Planes roared across the sky as Mrs Baron pushed the white cloth into my face.

It smelt like strong alcohol, or something you’d use to clean a kitchen sink. I gulped in a quick breath of clean air and tried to duck out of the way, wriggling back in my chair, but then I heard something – footsteps on the lighthouse stairs, a shout. Mrs Baron twisted towards the noise and I shoved her hard with both hands. She fell heavily, dropping the cloth and the glass bottle which shattered on the floor.

‘You’re not going to stop me,’ she screamed, scrabbling to get up, and I saw her reach for the heavy iron handle that cranks up the optic. ‘You stupid little girl! You pathetic little mouse!’ As she lurched towards me, raising the crank above her head, a figure plunged into the lantern room and hurled itself at her. It took just a moment for me to recognize my brilliant, heroic sister. Mags tackled the shrieking woman, trying to wrestle the crank handle from her. Mrs Baron caught her hard on the chin with it, but Mags wrapped herself around Mrs Baron’s back and clung on like a limpet, stopping her from getting back on to her feet.

Light blasted around us and the sound of engines in the sky was almost deafening, but I wasn’t afraid any more. I was full of fire now – this monster had taken so much from me already, I wasn’t going to let her destroy me or my sister or our Castle. I launched myself out of the chair and landed heavily, driving all the breath from my body. Gasping, clawing, I hauled myself across the floor. I pushed myself up with one hand, and with the other I snatched at the lever of the lamp and shoved it upwards.
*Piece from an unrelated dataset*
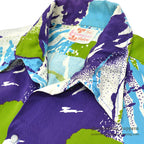 1970's SEARS ABSTRACT PRINT S/S SHIRT ...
The darkness rushed back around us, thick as a swarm of bees.

There was a violent scraping noise, a thud and a cry of pain.

‘Mags!’

Then footsteps down the staircase – quick and light.

Mrs Baron was getting away!

There were scuffling screams on the steps. Then a familiar voice: ‘She got past me – I’m going after her.’ It was Pinstripe! So I had heard his dry little cough. ‘Sergeant! Get up there and help the girls,’ he shouted. Within seconds, a young policeman appeared, wearing a muddy uniform and holding a torch. ‘Can I help you, miss?’ he said, bending over me.

‘No,’ I said, ‘help Mags – help my sister.’

The beam of his torch picked out the lump that lay on the floor – perfectly still.

‘Is she all right?’

‘I think so,’ he said. ‘Unconscious, though. I’ll take her down to the kitchen, then I’ll come back for you.’

He was down the stairs with Mags in his arms and back again for me within a minute.

‘Wait,’ I said. ‘There’s something I need to do first.’ I had been listening to the soft whirring of the optic. It was growing fainter and fainter . . . and then it stopped. Mrs Baron hadn’t turned the handle for long enough.

I strained up from the floor one last time. I reached for the lever, and pulled it down hard.

Blinding light pierced the darkness, blasting out towards the sea in one fixed, steady beam.

‘Miss!’ the policeman exclaimed. ‘You can’t do that! The blackout! There are planes . . .’

‘I know,’ I said. ‘But right now this is more important. There’s a German U-boat out there in the Channel, and this is the signal for them to abandon the landing.’

‘There’s a what?!’

‘You need to use the telephone in the service room downstairs, Sergeant – contact the Admiralty straight away.’